On Friday July 24, President Barack Obama ’91 announced that the United States will sign the United Nations Convention on the Rights of Persons with Disabilities, joining more than 100 other nations. The Harvard Law School Project on Disability played a prominent role in the negotiations leading up to the convention, which is the first global human rights treaty of the 21st century.
HPOD was represented at the White House ceremony on Friday afternoon by the project’s Executive Director Michael Stein ’88, Cabell Professor at William & Mary Law School and frequent visiting professor at HLS. An expert in disability law, Stein played an important role in the convention’s drafting and its adoption by the U.N. in 2006. The convention has since been signed by 139 nations and ratified by 59.
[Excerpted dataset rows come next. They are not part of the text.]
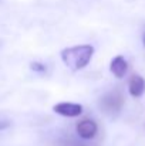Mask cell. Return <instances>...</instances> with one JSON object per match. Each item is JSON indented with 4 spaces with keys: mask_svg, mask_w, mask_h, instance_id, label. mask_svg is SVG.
Here are the masks:
<instances>
[{
    "mask_svg": "<svg viewBox=\"0 0 145 146\" xmlns=\"http://www.w3.org/2000/svg\"><path fill=\"white\" fill-rule=\"evenodd\" d=\"M31 70H34V71H39V72H43V71H46V65H43V64H40V62H31Z\"/></svg>",
    "mask_w": 145,
    "mask_h": 146,
    "instance_id": "ba28073f",
    "label": "cell"
},
{
    "mask_svg": "<svg viewBox=\"0 0 145 146\" xmlns=\"http://www.w3.org/2000/svg\"><path fill=\"white\" fill-rule=\"evenodd\" d=\"M124 105V95L121 94V91L115 90V91H111L108 94H105L104 97L101 98L100 101V106L101 109L108 113V115H115L121 111Z\"/></svg>",
    "mask_w": 145,
    "mask_h": 146,
    "instance_id": "7a4b0ae2",
    "label": "cell"
},
{
    "mask_svg": "<svg viewBox=\"0 0 145 146\" xmlns=\"http://www.w3.org/2000/svg\"><path fill=\"white\" fill-rule=\"evenodd\" d=\"M98 132V126L93 119H84L77 125V133L83 139H93Z\"/></svg>",
    "mask_w": 145,
    "mask_h": 146,
    "instance_id": "277c9868",
    "label": "cell"
},
{
    "mask_svg": "<svg viewBox=\"0 0 145 146\" xmlns=\"http://www.w3.org/2000/svg\"><path fill=\"white\" fill-rule=\"evenodd\" d=\"M145 92V80L138 75L134 74L130 80V94L134 98H140Z\"/></svg>",
    "mask_w": 145,
    "mask_h": 146,
    "instance_id": "5b68a950",
    "label": "cell"
},
{
    "mask_svg": "<svg viewBox=\"0 0 145 146\" xmlns=\"http://www.w3.org/2000/svg\"><path fill=\"white\" fill-rule=\"evenodd\" d=\"M93 54H94V48L88 44H84V46H77V47L63 50L61 60L70 70L78 71L84 68L86 65H88V62L93 58Z\"/></svg>",
    "mask_w": 145,
    "mask_h": 146,
    "instance_id": "6da1fadb",
    "label": "cell"
},
{
    "mask_svg": "<svg viewBox=\"0 0 145 146\" xmlns=\"http://www.w3.org/2000/svg\"><path fill=\"white\" fill-rule=\"evenodd\" d=\"M110 70L111 72L117 77V78H122L128 70V64L125 61V58L122 55H117L112 61H111V65H110Z\"/></svg>",
    "mask_w": 145,
    "mask_h": 146,
    "instance_id": "8992f818",
    "label": "cell"
},
{
    "mask_svg": "<svg viewBox=\"0 0 145 146\" xmlns=\"http://www.w3.org/2000/svg\"><path fill=\"white\" fill-rule=\"evenodd\" d=\"M54 112L63 116H68V118H74L83 113V106L80 104H71V102H61L53 106Z\"/></svg>",
    "mask_w": 145,
    "mask_h": 146,
    "instance_id": "3957f363",
    "label": "cell"
},
{
    "mask_svg": "<svg viewBox=\"0 0 145 146\" xmlns=\"http://www.w3.org/2000/svg\"><path fill=\"white\" fill-rule=\"evenodd\" d=\"M7 126H9L7 122H0V129H4V128H7Z\"/></svg>",
    "mask_w": 145,
    "mask_h": 146,
    "instance_id": "9c48e42d",
    "label": "cell"
},
{
    "mask_svg": "<svg viewBox=\"0 0 145 146\" xmlns=\"http://www.w3.org/2000/svg\"><path fill=\"white\" fill-rule=\"evenodd\" d=\"M142 41H144V46H145V33H144V38H142Z\"/></svg>",
    "mask_w": 145,
    "mask_h": 146,
    "instance_id": "30bf717a",
    "label": "cell"
},
{
    "mask_svg": "<svg viewBox=\"0 0 145 146\" xmlns=\"http://www.w3.org/2000/svg\"><path fill=\"white\" fill-rule=\"evenodd\" d=\"M57 146H88V145L83 143V142H78L74 138H63V139H60L57 142Z\"/></svg>",
    "mask_w": 145,
    "mask_h": 146,
    "instance_id": "52a82bcc",
    "label": "cell"
}]
</instances>
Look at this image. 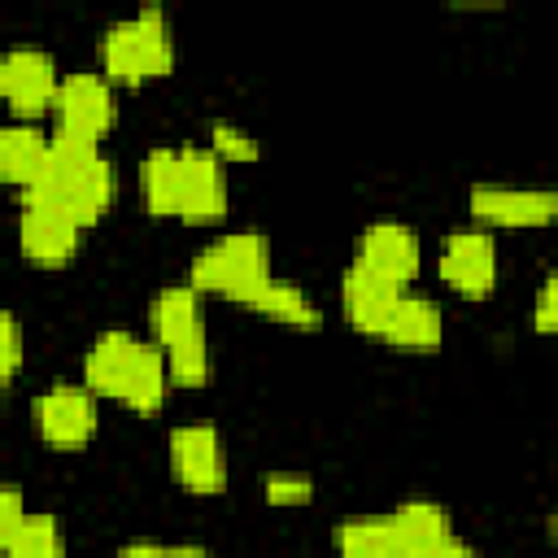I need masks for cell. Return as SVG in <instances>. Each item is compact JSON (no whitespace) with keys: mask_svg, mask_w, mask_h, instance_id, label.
Returning <instances> with one entry per match:
<instances>
[{"mask_svg":"<svg viewBox=\"0 0 558 558\" xmlns=\"http://www.w3.org/2000/svg\"><path fill=\"white\" fill-rule=\"evenodd\" d=\"M144 196L153 214L209 222L227 209V174L209 148H153L144 157Z\"/></svg>","mask_w":558,"mask_h":558,"instance_id":"1","label":"cell"},{"mask_svg":"<svg viewBox=\"0 0 558 558\" xmlns=\"http://www.w3.org/2000/svg\"><path fill=\"white\" fill-rule=\"evenodd\" d=\"M83 379L92 392L118 397L122 405L153 414L166 397L170 366H166L161 349L135 340L131 331H105V336H96V344L83 357Z\"/></svg>","mask_w":558,"mask_h":558,"instance_id":"2","label":"cell"},{"mask_svg":"<svg viewBox=\"0 0 558 558\" xmlns=\"http://www.w3.org/2000/svg\"><path fill=\"white\" fill-rule=\"evenodd\" d=\"M26 196H44L52 205H61L65 214H74L83 227L96 222L113 196V170L100 157L96 140H78L70 131L52 135V153H48V170L39 179L35 192Z\"/></svg>","mask_w":558,"mask_h":558,"instance_id":"3","label":"cell"},{"mask_svg":"<svg viewBox=\"0 0 558 558\" xmlns=\"http://www.w3.org/2000/svg\"><path fill=\"white\" fill-rule=\"evenodd\" d=\"M270 248L266 235L257 231H231L214 240L205 253L192 262V288L196 292H218L244 305H257V296L270 288Z\"/></svg>","mask_w":558,"mask_h":558,"instance_id":"4","label":"cell"},{"mask_svg":"<svg viewBox=\"0 0 558 558\" xmlns=\"http://www.w3.org/2000/svg\"><path fill=\"white\" fill-rule=\"evenodd\" d=\"M153 331H157V344L166 353L170 379L187 384V388L205 384L209 344H205V327H201L196 288H161L153 301Z\"/></svg>","mask_w":558,"mask_h":558,"instance_id":"5","label":"cell"},{"mask_svg":"<svg viewBox=\"0 0 558 558\" xmlns=\"http://www.w3.org/2000/svg\"><path fill=\"white\" fill-rule=\"evenodd\" d=\"M100 61L109 78H153L166 74L174 61L166 17L157 9H144L135 17H122L100 39Z\"/></svg>","mask_w":558,"mask_h":558,"instance_id":"6","label":"cell"},{"mask_svg":"<svg viewBox=\"0 0 558 558\" xmlns=\"http://www.w3.org/2000/svg\"><path fill=\"white\" fill-rule=\"evenodd\" d=\"M57 92H61V78H57V65H52L48 52H39V48H9L0 57V96L9 100L13 113L35 118L39 109L57 105Z\"/></svg>","mask_w":558,"mask_h":558,"instance_id":"7","label":"cell"},{"mask_svg":"<svg viewBox=\"0 0 558 558\" xmlns=\"http://www.w3.org/2000/svg\"><path fill=\"white\" fill-rule=\"evenodd\" d=\"M170 471L192 493H222L227 484V453L209 423H187L170 432Z\"/></svg>","mask_w":558,"mask_h":558,"instance_id":"8","label":"cell"},{"mask_svg":"<svg viewBox=\"0 0 558 558\" xmlns=\"http://www.w3.org/2000/svg\"><path fill=\"white\" fill-rule=\"evenodd\" d=\"M78 231H83V222L74 214H65L61 205H52L44 196H26L22 201L17 235H22V253L31 262H44V266L65 262L74 253V244H78Z\"/></svg>","mask_w":558,"mask_h":558,"instance_id":"9","label":"cell"},{"mask_svg":"<svg viewBox=\"0 0 558 558\" xmlns=\"http://www.w3.org/2000/svg\"><path fill=\"white\" fill-rule=\"evenodd\" d=\"M57 131H70L78 140H100L109 126H113V92L100 74H70L61 78V92H57Z\"/></svg>","mask_w":558,"mask_h":558,"instance_id":"10","label":"cell"},{"mask_svg":"<svg viewBox=\"0 0 558 558\" xmlns=\"http://www.w3.org/2000/svg\"><path fill=\"white\" fill-rule=\"evenodd\" d=\"M440 279L462 296H488L497 283V248L488 231H453L440 244Z\"/></svg>","mask_w":558,"mask_h":558,"instance_id":"11","label":"cell"},{"mask_svg":"<svg viewBox=\"0 0 558 558\" xmlns=\"http://www.w3.org/2000/svg\"><path fill=\"white\" fill-rule=\"evenodd\" d=\"M35 423L39 436L57 449H78L92 432H96V401L87 388L74 384H57L35 401Z\"/></svg>","mask_w":558,"mask_h":558,"instance_id":"12","label":"cell"},{"mask_svg":"<svg viewBox=\"0 0 558 558\" xmlns=\"http://www.w3.org/2000/svg\"><path fill=\"white\" fill-rule=\"evenodd\" d=\"M471 214L493 227H541L558 214V196L541 192V187L480 183V187H471Z\"/></svg>","mask_w":558,"mask_h":558,"instance_id":"13","label":"cell"},{"mask_svg":"<svg viewBox=\"0 0 558 558\" xmlns=\"http://www.w3.org/2000/svg\"><path fill=\"white\" fill-rule=\"evenodd\" d=\"M401 296H405L401 283L384 279L379 270L362 266L357 257H353V266L344 270V314H349V323H353L357 331H366V336H384V327H388V318H392V310H397Z\"/></svg>","mask_w":558,"mask_h":558,"instance_id":"14","label":"cell"},{"mask_svg":"<svg viewBox=\"0 0 558 558\" xmlns=\"http://www.w3.org/2000/svg\"><path fill=\"white\" fill-rule=\"evenodd\" d=\"M357 262L405 288L414 279V270H418V240L401 222H371L362 231V240H357Z\"/></svg>","mask_w":558,"mask_h":558,"instance_id":"15","label":"cell"},{"mask_svg":"<svg viewBox=\"0 0 558 558\" xmlns=\"http://www.w3.org/2000/svg\"><path fill=\"white\" fill-rule=\"evenodd\" d=\"M48 153H52V140L39 135L31 122H13V126H0V174L22 187V192H35L44 170H48Z\"/></svg>","mask_w":558,"mask_h":558,"instance_id":"16","label":"cell"},{"mask_svg":"<svg viewBox=\"0 0 558 558\" xmlns=\"http://www.w3.org/2000/svg\"><path fill=\"white\" fill-rule=\"evenodd\" d=\"M392 527L405 545L410 558H436L453 536H449V519L436 501H401L392 514Z\"/></svg>","mask_w":558,"mask_h":558,"instance_id":"17","label":"cell"},{"mask_svg":"<svg viewBox=\"0 0 558 558\" xmlns=\"http://www.w3.org/2000/svg\"><path fill=\"white\" fill-rule=\"evenodd\" d=\"M440 331H445V323H440L436 301L405 292V296L397 301L388 327H384V340L397 344V349H436V344H440Z\"/></svg>","mask_w":558,"mask_h":558,"instance_id":"18","label":"cell"},{"mask_svg":"<svg viewBox=\"0 0 558 558\" xmlns=\"http://www.w3.org/2000/svg\"><path fill=\"white\" fill-rule=\"evenodd\" d=\"M336 545H340V558H410L388 514L384 519H349V523H340Z\"/></svg>","mask_w":558,"mask_h":558,"instance_id":"19","label":"cell"},{"mask_svg":"<svg viewBox=\"0 0 558 558\" xmlns=\"http://www.w3.org/2000/svg\"><path fill=\"white\" fill-rule=\"evenodd\" d=\"M0 545H4V558H61L65 554L52 514H26L9 532H0Z\"/></svg>","mask_w":558,"mask_h":558,"instance_id":"20","label":"cell"},{"mask_svg":"<svg viewBox=\"0 0 558 558\" xmlns=\"http://www.w3.org/2000/svg\"><path fill=\"white\" fill-rule=\"evenodd\" d=\"M253 310H262L266 318L292 323V327H318V310L305 301V292H301V288H292V283H283V279H275V283L257 296V305H253Z\"/></svg>","mask_w":558,"mask_h":558,"instance_id":"21","label":"cell"},{"mask_svg":"<svg viewBox=\"0 0 558 558\" xmlns=\"http://www.w3.org/2000/svg\"><path fill=\"white\" fill-rule=\"evenodd\" d=\"M209 153L218 161H253L257 157V140L235 122H209Z\"/></svg>","mask_w":558,"mask_h":558,"instance_id":"22","label":"cell"},{"mask_svg":"<svg viewBox=\"0 0 558 558\" xmlns=\"http://www.w3.org/2000/svg\"><path fill=\"white\" fill-rule=\"evenodd\" d=\"M310 493H314V484L296 471L266 475V501H275V506H301V501H310Z\"/></svg>","mask_w":558,"mask_h":558,"instance_id":"23","label":"cell"},{"mask_svg":"<svg viewBox=\"0 0 558 558\" xmlns=\"http://www.w3.org/2000/svg\"><path fill=\"white\" fill-rule=\"evenodd\" d=\"M532 323H536V331H558V270L545 275L536 305H532Z\"/></svg>","mask_w":558,"mask_h":558,"instance_id":"24","label":"cell"},{"mask_svg":"<svg viewBox=\"0 0 558 558\" xmlns=\"http://www.w3.org/2000/svg\"><path fill=\"white\" fill-rule=\"evenodd\" d=\"M17 366H22V331H17V318L4 314L0 318V375L13 379Z\"/></svg>","mask_w":558,"mask_h":558,"instance_id":"25","label":"cell"},{"mask_svg":"<svg viewBox=\"0 0 558 558\" xmlns=\"http://www.w3.org/2000/svg\"><path fill=\"white\" fill-rule=\"evenodd\" d=\"M118 558H209V554L196 549V545H153V541H140V545H126Z\"/></svg>","mask_w":558,"mask_h":558,"instance_id":"26","label":"cell"},{"mask_svg":"<svg viewBox=\"0 0 558 558\" xmlns=\"http://www.w3.org/2000/svg\"><path fill=\"white\" fill-rule=\"evenodd\" d=\"M26 519V510H22V493L17 488H4L0 493V532H9L13 523H22Z\"/></svg>","mask_w":558,"mask_h":558,"instance_id":"27","label":"cell"},{"mask_svg":"<svg viewBox=\"0 0 558 558\" xmlns=\"http://www.w3.org/2000/svg\"><path fill=\"white\" fill-rule=\"evenodd\" d=\"M436 558H480V554H475L471 545H462V541H449V545H445Z\"/></svg>","mask_w":558,"mask_h":558,"instance_id":"28","label":"cell"},{"mask_svg":"<svg viewBox=\"0 0 558 558\" xmlns=\"http://www.w3.org/2000/svg\"><path fill=\"white\" fill-rule=\"evenodd\" d=\"M549 532H554V541H558V510H554V519H549Z\"/></svg>","mask_w":558,"mask_h":558,"instance_id":"29","label":"cell"}]
</instances>
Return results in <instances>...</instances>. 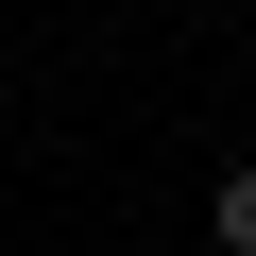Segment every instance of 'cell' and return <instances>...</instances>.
I'll return each mask as SVG.
<instances>
[{
  "label": "cell",
  "instance_id": "cell-1",
  "mask_svg": "<svg viewBox=\"0 0 256 256\" xmlns=\"http://www.w3.org/2000/svg\"><path fill=\"white\" fill-rule=\"evenodd\" d=\"M205 256H256V154H239V171L205 188Z\"/></svg>",
  "mask_w": 256,
  "mask_h": 256
}]
</instances>
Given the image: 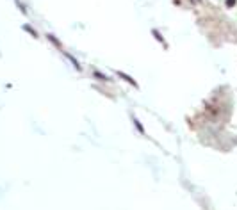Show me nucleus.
<instances>
[{
    "mask_svg": "<svg viewBox=\"0 0 237 210\" xmlns=\"http://www.w3.org/2000/svg\"><path fill=\"white\" fill-rule=\"evenodd\" d=\"M235 4H237V0H225V5L226 7H234Z\"/></svg>",
    "mask_w": 237,
    "mask_h": 210,
    "instance_id": "1",
    "label": "nucleus"
}]
</instances>
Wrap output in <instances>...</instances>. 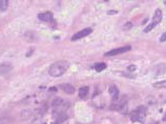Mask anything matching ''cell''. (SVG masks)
<instances>
[{
  "label": "cell",
  "mask_w": 166,
  "mask_h": 124,
  "mask_svg": "<svg viewBox=\"0 0 166 124\" xmlns=\"http://www.w3.org/2000/svg\"><path fill=\"white\" fill-rule=\"evenodd\" d=\"M70 66V63L66 60L56 61L50 66L49 73L52 77H59L68 70Z\"/></svg>",
  "instance_id": "1"
},
{
  "label": "cell",
  "mask_w": 166,
  "mask_h": 124,
  "mask_svg": "<svg viewBox=\"0 0 166 124\" xmlns=\"http://www.w3.org/2000/svg\"><path fill=\"white\" fill-rule=\"evenodd\" d=\"M133 26V24L131 22H127L124 26V29L125 30H128L131 28Z\"/></svg>",
  "instance_id": "16"
},
{
  "label": "cell",
  "mask_w": 166,
  "mask_h": 124,
  "mask_svg": "<svg viewBox=\"0 0 166 124\" xmlns=\"http://www.w3.org/2000/svg\"><path fill=\"white\" fill-rule=\"evenodd\" d=\"M9 7V1L0 0V11L4 12L7 10Z\"/></svg>",
  "instance_id": "13"
},
{
  "label": "cell",
  "mask_w": 166,
  "mask_h": 124,
  "mask_svg": "<svg viewBox=\"0 0 166 124\" xmlns=\"http://www.w3.org/2000/svg\"><path fill=\"white\" fill-rule=\"evenodd\" d=\"M34 52V49H30L26 53V57H30L33 54Z\"/></svg>",
  "instance_id": "19"
},
{
  "label": "cell",
  "mask_w": 166,
  "mask_h": 124,
  "mask_svg": "<svg viewBox=\"0 0 166 124\" xmlns=\"http://www.w3.org/2000/svg\"><path fill=\"white\" fill-rule=\"evenodd\" d=\"M152 86H153V87H154V88H166V80L155 82L153 84Z\"/></svg>",
  "instance_id": "14"
},
{
  "label": "cell",
  "mask_w": 166,
  "mask_h": 124,
  "mask_svg": "<svg viewBox=\"0 0 166 124\" xmlns=\"http://www.w3.org/2000/svg\"><path fill=\"white\" fill-rule=\"evenodd\" d=\"M162 17L163 15L162 9H156L154 11V17H152V21L146 27V28L144 30V32L148 33L150 31L152 30V29H154L158 24L162 21Z\"/></svg>",
  "instance_id": "2"
},
{
  "label": "cell",
  "mask_w": 166,
  "mask_h": 124,
  "mask_svg": "<svg viewBox=\"0 0 166 124\" xmlns=\"http://www.w3.org/2000/svg\"><path fill=\"white\" fill-rule=\"evenodd\" d=\"M93 32L92 28H84V30L79 31L78 32L75 34L73 35L72 38V41H76V40H80L82 38H85L87 36L91 34Z\"/></svg>",
  "instance_id": "5"
},
{
  "label": "cell",
  "mask_w": 166,
  "mask_h": 124,
  "mask_svg": "<svg viewBox=\"0 0 166 124\" xmlns=\"http://www.w3.org/2000/svg\"><path fill=\"white\" fill-rule=\"evenodd\" d=\"M146 113V108L144 106H140L136 110H133L130 114L132 120L140 121L145 119Z\"/></svg>",
  "instance_id": "3"
},
{
  "label": "cell",
  "mask_w": 166,
  "mask_h": 124,
  "mask_svg": "<svg viewBox=\"0 0 166 124\" xmlns=\"http://www.w3.org/2000/svg\"><path fill=\"white\" fill-rule=\"evenodd\" d=\"M13 68L12 64L4 62L0 64V76H4L10 73Z\"/></svg>",
  "instance_id": "6"
},
{
  "label": "cell",
  "mask_w": 166,
  "mask_h": 124,
  "mask_svg": "<svg viewBox=\"0 0 166 124\" xmlns=\"http://www.w3.org/2000/svg\"><path fill=\"white\" fill-rule=\"evenodd\" d=\"M127 69L129 71H130L131 72H133L137 70V66L135 65H130L127 67Z\"/></svg>",
  "instance_id": "17"
},
{
  "label": "cell",
  "mask_w": 166,
  "mask_h": 124,
  "mask_svg": "<svg viewBox=\"0 0 166 124\" xmlns=\"http://www.w3.org/2000/svg\"><path fill=\"white\" fill-rule=\"evenodd\" d=\"M159 41L161 42H166V32L164 33L159 38Z\"/></svg>",
  "instance_id": "18"
},
{
  "label": "cell",
  "mask_w": 166,
  "mask_h": 124,
  "mask_svg": "<svg viewBox=\"0 0 166 124\" xmlns=\"http://www.w3.org/2000/svg\"><path fill=\"white\" fill-rule=\"evenodd\" d=\"M62 103H63V99H57L54 101L53 105L55 106H59L61 105Z\"/></svg>",
  "instance_id": "15"
},
{
  "label": "cell",
  "mask_w": 166,
  "mask_h": 124,
  "mask_svg": "<svg viewBox=\"0 0 166 124\" xmlns=\"http://www.w3.org/2000/svg\"><path fill=\"white\" fill-rule=\"evenodd\" d=\"M49 91H51V92L56 91H57V88H56V87H51L49 88Z\"/></svg>",
  "instance_id": "21"
},
{
  "label": "cell",
  "mask_w": 166,
  "mask_h": 124,
  "mask_svg": "<svg viewBox=\"0 0 166 124\" xmlns=\"http://www.w3.org/2000/svg\"><path fill=\"white\" fill-rule=\"evenodd\" d=\"M46 124V123H45V124Z\"/></svg>",
  "instance_id": "23"
},
{
  "label": "cell",
  "mask_w": 166,
  "mask_h": 124,
  "mask_svg": "<svg viewBox=\"0 0 166 124\" xmlns=\"http://www.w3.org/2000/svg\"><path fill=\"white\" fill-rule=\"evenodd\" d=\"M164 4L166 5V1H164Z\"/></svg>",
  "instance_id": "22"
},
{
  "label": "cell",
  "mask_w": 166,
  "mask_h": 124,
  "mask_svg": "<svg viewBox=\"0 0 166 124\" xmlns=\"http://www.w3.org/2000/svg\"><path fill=\"white\" fill-rule=\"evenodd\" d=\"M89 88L88 86H83L80 88L78 91V95L81 99H84L89 93Z\"/></svg>",
  "instance_id": "11"
},
{
  "label": "cell",
  "mask_w": 166,
  "mask_h": 124,
  "mask_svg": "<svg viewBox=\"0 0 166 124\" xmlns=\"http://www.w3.org/2000/svg\"><path fill=\"white\" fill-rule=\"evenodd\" d=\"M118 11L116 10H110L107 12V13L109 15H114V14H117Z\"/></svg>",
  "instance_id": "20"
},
{
  "label": "cell",
  "mask_w": 166,
  "mask_h": 124,
  "mask_svg": "<svg viewBox=\"0 0 166 124\" xmlns=\"http://www.w3.org/2000/svg\"><path fill=\"white\" fill-rule=\"evenodd\" d=\"M61 87L62 89L66 94H72L75 91V88L70 84H63L61 85Z\"/></svg>",
  "instance_id": "10"
},
{
  "label": "cell",
  "mask_w": 166,
  "mask_h": 124,
  "mask_svg": "<svg viewBox=\"0 0 166 124\" xmlns=\"http://www.w3.org/2000/svg\"><path fill=\"white\" fill-rule=\"evenodd\" d=\"M116 101L114 103H112L110 105V108L111 109L114 110H122V109L125 107L126 104V102L124 100H120V101Z\"/></svg>",
  "instance_id": "8"
},
{
  "label": "cell",
  "mask_w": 166,
  "mask_h": 124,
  "mask_svg": "<svg viewBox=\"0 0 166 124\" xmlns=\"http://www.w3.org/2000/svg\"><path fill=\"white\" fill-rule=\"evenodd\" d=\"M38 18L42 21L45 22H51L53 19V15L51 12H47L41 13L38 15Z\"/></svg>",
  "instance_id": "7"
},
{
  "label": "cell",
  "mask_w": 166,
  "mask_h": 124,
  "mask_svg": "<svg viewBox=\"0 0 166 124\" xmlns=\"http://www.w3.org/2000/svg\"><path fill=\"white\" fill-rule=\"evenodd\" d=\"M107 67V65L105 63L101 62V63H96L94 66V68L95 70L97 71V72H101L103 70H104Z\"/></svg>",
  "instance_id": "12"
},
{
  "label": "cell",
  "mask_w": 166,
  "mask_h": 124,
  "mask_svg": "<svg viewBox=\"0 0 166 124\" xmlns=\"http://www.w3.org/2000/svg\"><path fill=\"white\" fill-rule=\"evenodd\" d=\"M131 49V46H129V45L123 46V47H118V48L112 49V50H110V51L106 52L105 54H104V55L106 56H115L116 55L124 53L129 51Z\"/></svg>",
  "instance_id": "4"
},
{
  "label": "cell",
  "mask_w": 166,
  "mask_h": 124,
  "mask_svg": "<svg viewBox=\"0 0 166 124\" xmlns=\"http://www.w3.org/2000/svg\"><path fill=\"white\" fill-rule=\"evenodd\" d=\"M109 93L114 101L117 100L118 99L119 94V90L118 88L115 85H111L109 88Z\"/></svg>",
  "instance_id": "9"
}]
</instances>
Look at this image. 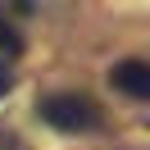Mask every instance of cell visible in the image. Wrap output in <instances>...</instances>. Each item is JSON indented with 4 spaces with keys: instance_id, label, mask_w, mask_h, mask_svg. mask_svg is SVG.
<instances>
[{
    "instance_id": "6da1fadb",
    "label": "cell",
    "mask_w": 150,
    "mask_h": 150,
    "mask_svg": "<svg viewBox=\"0 0 150 150\" xmlns=\"http://www.w3.org/2000/svg\"><path fill=\"white\" fill-rule=\"evenodd\" d=\"M37 114L50 123V127H59V132H86V127H96V123H100L96 100H91V96H82V91L46 96V100L37 105Z\"/></svg>"
},
{
    "instance_id": "7a4b0ae2",
    "label": "cell",
    "mask_w": 150,
    "mask_h": 150,
    "mask_svg": "<svg viewBox=\"0 0 150 150\" xmlns=\"http://www.w3.org/2000/svg\"><path fill=\"white\" fill-rule=\"evenodd\" d=\"M109 82L118 86L123 96H132V100H146L150 96V64L146 59H123V64H114Z\"/></svg>"
},
{
    "instance_id": "3957f363",
    "label": "cell",
    "mask_w": 150,
    "mask_h": 150,
    "mask_svg": "<svg viewBox=\"0 0 150 150\" xmlns=\"http://www.w3.org/2000/svg\"><path fill=\"white\" fill-rule=\"evenodd\" d=\"M23 50V41H18V32L14 28H5V23H0V55H18Z\"/></svg>"
},
{
    "instance_id": "277c9868",
    "label": "cell",
    "mask_w": 150,
    "mask_h": 150,
    "mask_svg": "<svg viewBox=\"0 0 150 150\" xmlns=\"http://www.w3.org/2000/svg\"><path fill=\"white\" fill-rule=\"evenodd\" d=\"M9 91V73H5V64H0V96Z\"/></svg>"
}]
</instances>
“The United States signing of the CRPD and submitting it to the Senate for ratification reaffirms American commitment to rejoining the global community generally, and to continuing leadership in the area of disability law and policy,” said Stein, who will attend the signing at the U.N. on July 31.
The convention took legal effect one month following the 20th national ratification, on May 3, 2008. Under the direction of Stein and HLS Professor and HPOD Chair William Alford ’77, the project has been working to foster the convention’s implementation. HPOD’s work is concentrated mainly in Bangladesh, China, Korea, the Philippines, South Africa and Vietnam, with growing requests for its assistance from several other nations. HPOD offers scholarly research, legislative development, training programs for disabled persons organizations, and assistance to foreign academic institutions.